これらの資料は、貨物保険の損害額算定だけでなく、運送人求償、残存物処分、倉庫費用、廃棄費用の切り分けにも役立ちます。

具体例

たとえば、保険価額1,000万円、保険金額1,000万円で付保された貨物が事故により全損扱いとなり、保険者が損害額を支払ったとします。この場合、残存物に売却価値があるときは、保険者が残存物に関する権利を取得するか、売却代金を保険金計算に反映するかを確認する必要があります。

一方、保険価額1,000万円の貨物について、保険金額800万円で付保されていた場合には、一部付保の問題が生じます。事故後に残存物や売却代金がある場合、その権利や回収額をどの割合で整理するかは、保険金額、保険価額、実際の支払額、契約条件に基づいて確認する必要があります。

また、食品やブランド品の損傷貨物では、残存物に一定の価値があっても、品質管理やブランド保護の理由から一般販売できないことがあります。この場合、売却できるか、廃棄すべきか、廃棄費用をどう扱うかを保険者と確認することが重要です。

まとめ

残存物代位に係わる特約条項は、貨物保険で保険金が支払われた後に、残存物、売却代金、処分費用、残存価値をどのように扱うかを整理するための特約条項です。

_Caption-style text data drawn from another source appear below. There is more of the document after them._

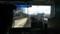 2018.2.8 名鉄 (6) 東岡崎いきふつう - 岡崎公園前(岩倉いきふつう) 800-45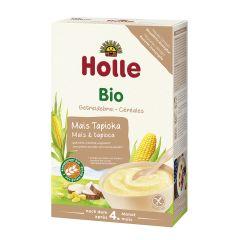 Bio-Getreidebrei Mais Tapioka, ab dem 5. Monat (250g)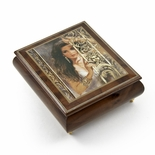 "Gorgeous Wood Tone  Ercolano Painted Music Box Titled ""Circe"" by Brenda Burke"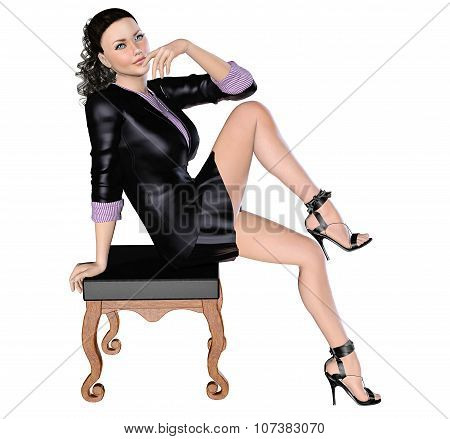 Girl in black skirt and blouse with chair.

この条項の実務上の核心は、被保険者が保険金と残存物価値を二重に取得することを防ぎつつ、保険者が支払った保険金の範囲に応じて残存物に関する権利を整理する点にあります。

実務では、通常の第三者求償に関する代位と残存物代位を分けて考え、全損分損、一部付保、残存価値、売却、廃棄、荷主引取りの扱いを早い段階で確認することが重要です。フォワーダーやNVOCCは、残存貨物を勝手に処分せず、保険者、サーベイヤー、荷主との確認記録を残しておく必要があります。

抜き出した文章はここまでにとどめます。